Project Management 2.0 is now more and more recognized. From Wikipedia; “While traditional project management often was driven by formal reporting and hierarchical structures, project management 2.0 stresses the need for access to information for the whole team.” I was a bit upset reading this as formal reporting is nothing I really picked up being the driving force behind i.e. PMI standards. Project Management 2.0 seem to be attractive to promote by some of the online project management collaboration tools, for obvious reasons. Dr. Harold Kerzner had the ending key note speech during Passion for Projects 2014. Dr. Kerzner talked about new KPI metrics for Project Management 2.0, and other method changes like online and mobile device collaboration. One quote from his speech; “The future of project management is paperless status reporting”. Read more about this here.

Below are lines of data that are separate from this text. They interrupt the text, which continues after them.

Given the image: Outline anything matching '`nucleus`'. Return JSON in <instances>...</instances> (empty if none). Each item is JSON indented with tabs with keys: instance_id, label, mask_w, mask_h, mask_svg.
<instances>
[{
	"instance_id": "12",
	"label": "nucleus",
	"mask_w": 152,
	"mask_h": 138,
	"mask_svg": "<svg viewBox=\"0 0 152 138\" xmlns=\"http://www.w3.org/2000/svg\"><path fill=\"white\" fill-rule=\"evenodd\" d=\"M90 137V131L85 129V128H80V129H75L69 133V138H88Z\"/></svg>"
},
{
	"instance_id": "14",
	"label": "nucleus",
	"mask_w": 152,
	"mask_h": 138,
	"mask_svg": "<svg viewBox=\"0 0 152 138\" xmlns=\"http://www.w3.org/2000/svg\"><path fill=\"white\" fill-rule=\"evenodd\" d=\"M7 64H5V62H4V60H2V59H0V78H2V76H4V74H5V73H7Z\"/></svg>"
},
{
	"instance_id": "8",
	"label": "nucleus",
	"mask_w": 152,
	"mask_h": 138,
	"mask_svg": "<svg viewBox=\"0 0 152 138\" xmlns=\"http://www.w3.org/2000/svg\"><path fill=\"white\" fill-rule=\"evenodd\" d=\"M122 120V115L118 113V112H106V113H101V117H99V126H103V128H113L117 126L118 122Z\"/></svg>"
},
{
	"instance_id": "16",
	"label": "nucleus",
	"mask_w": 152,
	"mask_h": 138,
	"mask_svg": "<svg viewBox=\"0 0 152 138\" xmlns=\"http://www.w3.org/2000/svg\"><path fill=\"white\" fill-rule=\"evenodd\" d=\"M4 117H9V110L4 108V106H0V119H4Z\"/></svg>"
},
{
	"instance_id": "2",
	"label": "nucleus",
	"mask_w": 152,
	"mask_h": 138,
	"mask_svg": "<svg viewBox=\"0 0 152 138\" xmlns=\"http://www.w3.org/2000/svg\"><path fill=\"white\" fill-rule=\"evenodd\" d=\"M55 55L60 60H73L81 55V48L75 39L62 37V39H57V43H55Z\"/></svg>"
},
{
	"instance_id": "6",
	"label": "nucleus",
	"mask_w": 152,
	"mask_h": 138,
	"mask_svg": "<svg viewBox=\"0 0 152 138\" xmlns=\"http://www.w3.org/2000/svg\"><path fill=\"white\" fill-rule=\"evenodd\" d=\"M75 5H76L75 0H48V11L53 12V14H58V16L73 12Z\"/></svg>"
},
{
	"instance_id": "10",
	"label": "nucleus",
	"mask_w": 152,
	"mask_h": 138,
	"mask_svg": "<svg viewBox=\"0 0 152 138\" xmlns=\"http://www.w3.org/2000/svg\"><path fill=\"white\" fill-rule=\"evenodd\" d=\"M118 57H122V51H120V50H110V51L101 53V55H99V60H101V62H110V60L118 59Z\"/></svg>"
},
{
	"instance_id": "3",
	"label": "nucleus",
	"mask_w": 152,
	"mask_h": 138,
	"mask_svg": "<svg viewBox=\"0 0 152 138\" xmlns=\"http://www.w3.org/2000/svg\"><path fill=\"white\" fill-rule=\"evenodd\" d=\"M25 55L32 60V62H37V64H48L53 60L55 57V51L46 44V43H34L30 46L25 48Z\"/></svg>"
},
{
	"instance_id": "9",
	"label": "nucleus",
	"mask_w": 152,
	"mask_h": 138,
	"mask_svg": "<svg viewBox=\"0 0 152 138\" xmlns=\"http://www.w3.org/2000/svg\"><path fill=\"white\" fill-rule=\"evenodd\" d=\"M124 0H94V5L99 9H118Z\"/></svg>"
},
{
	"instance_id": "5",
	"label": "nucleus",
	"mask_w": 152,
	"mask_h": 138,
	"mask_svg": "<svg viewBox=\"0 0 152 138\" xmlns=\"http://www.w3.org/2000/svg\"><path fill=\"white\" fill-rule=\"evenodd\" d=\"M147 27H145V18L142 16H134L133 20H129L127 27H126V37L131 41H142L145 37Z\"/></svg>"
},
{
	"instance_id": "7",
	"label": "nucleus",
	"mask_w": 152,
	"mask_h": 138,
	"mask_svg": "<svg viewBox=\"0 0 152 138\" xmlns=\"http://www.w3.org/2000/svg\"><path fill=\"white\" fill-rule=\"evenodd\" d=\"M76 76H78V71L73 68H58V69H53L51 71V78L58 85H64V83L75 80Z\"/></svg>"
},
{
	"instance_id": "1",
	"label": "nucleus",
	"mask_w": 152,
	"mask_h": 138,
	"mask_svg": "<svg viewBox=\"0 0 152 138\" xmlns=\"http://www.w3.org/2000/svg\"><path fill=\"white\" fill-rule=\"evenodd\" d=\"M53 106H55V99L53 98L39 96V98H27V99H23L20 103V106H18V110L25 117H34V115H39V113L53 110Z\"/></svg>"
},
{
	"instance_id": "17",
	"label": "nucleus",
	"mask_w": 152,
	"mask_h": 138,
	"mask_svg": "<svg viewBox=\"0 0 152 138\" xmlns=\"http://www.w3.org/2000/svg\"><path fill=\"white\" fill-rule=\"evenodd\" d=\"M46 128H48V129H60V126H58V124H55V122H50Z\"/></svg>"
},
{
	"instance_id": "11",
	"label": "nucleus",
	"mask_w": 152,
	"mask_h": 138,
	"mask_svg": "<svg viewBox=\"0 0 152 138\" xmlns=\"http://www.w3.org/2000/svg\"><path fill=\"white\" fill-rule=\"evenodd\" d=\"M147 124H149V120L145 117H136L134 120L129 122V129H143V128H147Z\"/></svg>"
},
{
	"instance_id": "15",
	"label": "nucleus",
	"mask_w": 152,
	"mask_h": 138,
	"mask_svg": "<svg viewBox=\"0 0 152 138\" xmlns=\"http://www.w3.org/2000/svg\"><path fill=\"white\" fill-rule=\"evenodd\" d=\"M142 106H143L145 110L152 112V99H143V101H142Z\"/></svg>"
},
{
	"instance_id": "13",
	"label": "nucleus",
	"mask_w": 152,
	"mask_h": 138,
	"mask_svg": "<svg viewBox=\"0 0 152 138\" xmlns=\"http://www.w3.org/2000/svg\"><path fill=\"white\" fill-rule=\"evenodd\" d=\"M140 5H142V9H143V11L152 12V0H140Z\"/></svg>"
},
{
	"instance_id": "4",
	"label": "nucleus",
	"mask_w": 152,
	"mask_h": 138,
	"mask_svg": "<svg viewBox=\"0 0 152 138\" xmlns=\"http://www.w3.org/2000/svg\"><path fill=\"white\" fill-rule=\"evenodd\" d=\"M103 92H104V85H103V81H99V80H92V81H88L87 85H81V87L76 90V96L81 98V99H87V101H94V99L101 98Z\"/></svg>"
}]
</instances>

Management 3.0 is a new popular buzz word, promoted by Jurgen Appelo and his book with the same title. Management 3.0 is about agile transformation (The gardener metaphor is very descriptive for this view), realizing that modern management is a ecosystem, similar to system thinking, described as below:

appelo

Management 3.0 is already being offered as management courses. Agile is continuing to spread and transform. Project Management is evolving with new standards and certifications (for example PMI-ACP). It will be very exciting to follow the continued evolution, but sooner or later I believe the different principles will have to meet and merge, after some more years of management text books and Agile conferences iterations.. 😉

As a professional project manager I will for now stick with this quote; “Project management is still project management no matter how you call it. It is a discipline and has nothing to do with the software tools that are being used to apply it.”